Yves-François Blanchet

«On a réalisé nos engagements», affirme Yves-François Blanchet

Après avoir passé le début de la campagne dans son comté de Johnson, le ministre régional sortant, Yves-François Blanchet, débarque en Mauricie afin de ne pas laisser les gens attaquer «injustement» le bilan de son gouvernement en région.
«On a fait plus en un an que les libéraux en neuf ans. Nous, on a réalisé nos engagements», affirme-t-il avec conviction, citant le dossier du CHRTR, «qui avait traîné pendant des années», ou celui de l'eau à Shawinigan, «que j'ai réglé avec une certaine facilité».
Dans ce dernier cas, le ministre de l'Environnement sortant met en cause directement Julie Boulet. «Elle voulait que le dossier de l'eau ne se fasse pas», soutient-il.
D'ailleurs, M. Blanchet a tiré à boulets rouges sur la députée libérale. «C'est quelqu'un qui n'a rien livré pour diversifier l'économie de Shawinigan, qui n'a aucune incidence si positive sur son comté alors que le secteur de Grand-Mère est désoeuvré. Les gens de Laviolette doivent voter autrement que par habitude. Je suis très tenté d'y faire un tour», a-t-il lancé, soulignant les réalisations péquistes dans Saint-Maurice, dont le soutien au Centre d'entrepreneuriat et à la Station du numérique et dans les bornes électriques.
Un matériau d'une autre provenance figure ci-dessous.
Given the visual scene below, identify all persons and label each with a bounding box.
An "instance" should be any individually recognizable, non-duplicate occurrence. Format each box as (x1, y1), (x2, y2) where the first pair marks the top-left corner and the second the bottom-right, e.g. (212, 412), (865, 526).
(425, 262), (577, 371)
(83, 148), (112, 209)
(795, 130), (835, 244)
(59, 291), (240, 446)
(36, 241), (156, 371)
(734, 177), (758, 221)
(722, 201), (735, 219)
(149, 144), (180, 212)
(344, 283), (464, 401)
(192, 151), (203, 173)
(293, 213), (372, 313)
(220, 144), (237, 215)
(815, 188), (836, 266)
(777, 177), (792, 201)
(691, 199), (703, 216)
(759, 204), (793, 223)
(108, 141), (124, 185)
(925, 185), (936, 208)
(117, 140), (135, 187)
Quant au futur colisée de Trois-Rivières dont le financement a été assuré par les trois candidats péquistes concernés, il répète qu'avec un consensus régional, «on va le faire passer vite», d'autant plus, dit-il, que «l'UQTR va redonner au projet la dimension que la Ville souhaitait».
Reprochant aux libéraux d'avoir voulu déclasser Gentilly-2 sans le dire, mais aussi, sans un sou, M. Blanchet rappelle le Fonds de 200 millions de dollars mis en place par son gouvernement et dont les 25 millions de dollars déjà engagés permettent la création de 649 emplois.
«J'ai une couple de questions à poser à Jean-Denis Girard. Maintenant que l'ancien président de la Chambre de commerce du Coeur-du-Québec a traversé à Trois-Rivières, est-il d'accord avec le maire de Bécancour qui a besoin de plus d'argent du Fonds? Et le candidat libéral n'ose plus dire un mot contre le Fonds», fait-il remarquer.
Par ailleurs, selon lui, si les libéraux sont convaincus que les gens ne veulent pas d'un référendum, «ils ne devraient pas avoir peur qu'on en fasse un». Interrogé à savoir s'il y en aura un, oui ou non, M. Blanchet répond: «mon impression, c'est qu'on ne se rendra pas là. Il n'y a pas d'appétit pour un référendum».
«Est-ce qu'on donne la clé de la commission Charbonneau à ceux qui n'en voulaient pas et qui sont les plus souvent accusés? Et Couillard, de son poste de ministre, a négocié un emploi dans le privé», s'est-il plu à lancer.
À son avis, les Québécois jugeront du fait «qu'on forme des médecins aux frais des contribuables qui vont travailler dans une dictature sexiste et placent leur argent dans un paradis fiscal».
Finalement, M. Blanchet déplore le fait que le niveau de la campagne nationale «contamine» les enjeux locaux. «Il faut parler d'autre chose que d'un référendum virtuel», a-t-il conclu.